Tereza’s sculptural, mostly highly site-specifically conceptualized and carefully composed work comes from two formal and methodic standpoints.

Text Jen Kratochvil
All images Courtesy by the artist

The first one of having an expertise in the format technically reproducible image, meaning photography, which she studied and graduated from at FAMU in Prague. The second, currently much more significant aspect of her practice, are conscious allusions to folkloristic craftsmanship and autodidactic approach to the treatment of materials. Already during the time of her studies at FAMU, Tereza experimented with a transfer from the two-dimensional plane to objects, which she, later on, evolved into a self-confident installation work combining traditional materials such as stone, wood or metal.
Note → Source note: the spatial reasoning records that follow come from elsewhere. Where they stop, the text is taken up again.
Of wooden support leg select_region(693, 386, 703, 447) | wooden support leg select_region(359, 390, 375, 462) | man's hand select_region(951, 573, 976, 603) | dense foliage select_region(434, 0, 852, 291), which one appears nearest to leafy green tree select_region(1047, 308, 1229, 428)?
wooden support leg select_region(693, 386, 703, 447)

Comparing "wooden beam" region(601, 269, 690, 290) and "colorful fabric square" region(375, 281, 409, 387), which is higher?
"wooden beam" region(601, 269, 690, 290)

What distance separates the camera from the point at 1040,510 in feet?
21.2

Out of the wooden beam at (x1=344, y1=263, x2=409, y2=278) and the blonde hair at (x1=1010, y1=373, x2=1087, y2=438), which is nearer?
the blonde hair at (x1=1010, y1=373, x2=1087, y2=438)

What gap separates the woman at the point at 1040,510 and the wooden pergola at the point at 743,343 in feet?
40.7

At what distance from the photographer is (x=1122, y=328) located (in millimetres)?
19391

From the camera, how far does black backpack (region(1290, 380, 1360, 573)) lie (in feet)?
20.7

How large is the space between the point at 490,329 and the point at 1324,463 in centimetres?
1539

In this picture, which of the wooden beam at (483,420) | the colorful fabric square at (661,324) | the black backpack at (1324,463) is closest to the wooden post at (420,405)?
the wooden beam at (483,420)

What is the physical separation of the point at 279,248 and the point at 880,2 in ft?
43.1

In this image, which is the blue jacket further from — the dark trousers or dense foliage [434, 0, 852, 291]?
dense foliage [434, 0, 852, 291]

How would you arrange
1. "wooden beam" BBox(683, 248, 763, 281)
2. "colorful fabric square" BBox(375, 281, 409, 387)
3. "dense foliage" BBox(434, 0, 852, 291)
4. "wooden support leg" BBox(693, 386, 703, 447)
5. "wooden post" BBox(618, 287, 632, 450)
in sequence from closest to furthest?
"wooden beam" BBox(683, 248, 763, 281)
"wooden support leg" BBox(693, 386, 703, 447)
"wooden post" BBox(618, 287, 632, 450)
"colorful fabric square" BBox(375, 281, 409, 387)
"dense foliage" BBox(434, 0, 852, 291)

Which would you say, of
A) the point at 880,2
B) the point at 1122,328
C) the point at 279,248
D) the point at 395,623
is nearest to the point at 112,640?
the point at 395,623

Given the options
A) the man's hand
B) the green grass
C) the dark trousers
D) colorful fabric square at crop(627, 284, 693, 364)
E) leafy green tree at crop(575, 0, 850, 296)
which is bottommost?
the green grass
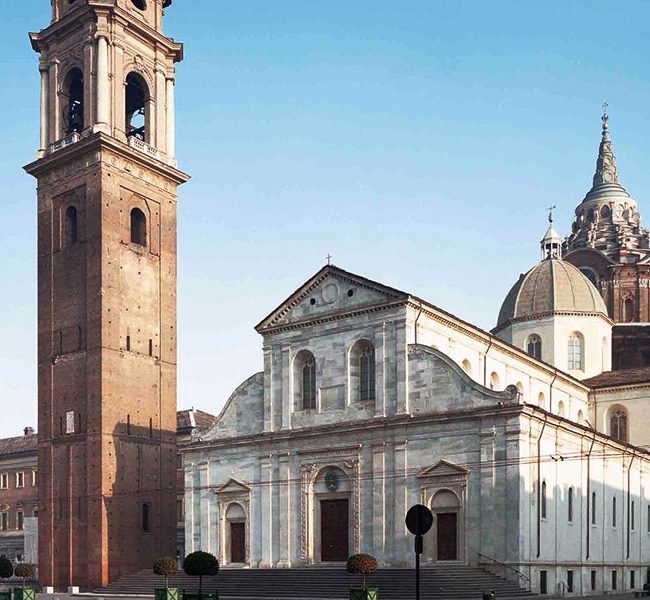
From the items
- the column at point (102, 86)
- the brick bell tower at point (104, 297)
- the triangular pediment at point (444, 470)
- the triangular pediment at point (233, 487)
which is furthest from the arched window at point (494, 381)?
the column at point (102, 86)

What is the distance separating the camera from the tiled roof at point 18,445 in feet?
240

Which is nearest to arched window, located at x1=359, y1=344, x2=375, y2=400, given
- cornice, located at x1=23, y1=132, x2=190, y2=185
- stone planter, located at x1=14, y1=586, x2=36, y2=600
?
stone planter, located at x1=14, y1=586, x2=36, y2=600

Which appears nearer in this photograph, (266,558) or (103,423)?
(266,558)

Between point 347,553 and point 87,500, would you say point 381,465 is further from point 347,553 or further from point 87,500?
point 87,500

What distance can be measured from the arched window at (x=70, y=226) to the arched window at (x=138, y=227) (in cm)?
288

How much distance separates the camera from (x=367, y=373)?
136 ft

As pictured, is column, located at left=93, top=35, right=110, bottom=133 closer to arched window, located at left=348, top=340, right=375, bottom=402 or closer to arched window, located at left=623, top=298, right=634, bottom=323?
arched window, located at left=348, top=340, right=375, bottom=402

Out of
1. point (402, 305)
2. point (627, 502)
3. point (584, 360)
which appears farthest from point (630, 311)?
point (402, 305)

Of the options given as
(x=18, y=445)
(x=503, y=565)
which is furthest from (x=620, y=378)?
(x=18, y=445)

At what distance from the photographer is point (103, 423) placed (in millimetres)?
46344

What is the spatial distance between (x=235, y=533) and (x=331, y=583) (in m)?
7.61

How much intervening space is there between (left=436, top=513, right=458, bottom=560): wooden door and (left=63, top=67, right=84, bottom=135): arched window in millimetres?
28237

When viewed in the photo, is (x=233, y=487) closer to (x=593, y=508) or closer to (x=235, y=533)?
(x=235, y=533)

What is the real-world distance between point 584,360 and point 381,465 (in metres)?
23.1
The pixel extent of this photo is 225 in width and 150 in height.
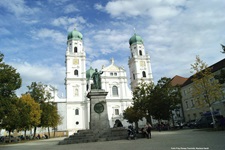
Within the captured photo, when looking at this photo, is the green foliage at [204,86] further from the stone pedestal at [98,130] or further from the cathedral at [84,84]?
the cathedral at [84,84]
While using simple techniques, these materials started to transform almost unconsciously into mystical masks, figures, totems, or ritualistic tools of some unknown profoundly spiritual culture. An autobiographical aspect of her work relating to religiosity offers a combination of various cultural heritages and visuality. Her mostly mysterious references are naturally merging into one another. No matter if they originally come from close or distant geography, from the past, the present, or possible futures, all of them speak a language that is highly familiar to us, yet fully indecipherable. In the times of gradually disappearing boundaries between the lived reality and the digital realms, Tereza moves the viewers of her work to a heterotopia, which seems to be almost in reach, almost tangible. This dream-like space is carefully constructed on the bases of closeness and a strong bond between human life and its natural environment. Such proximity is for Tereza as important as the bond between us and our inner self and our inner spirituality.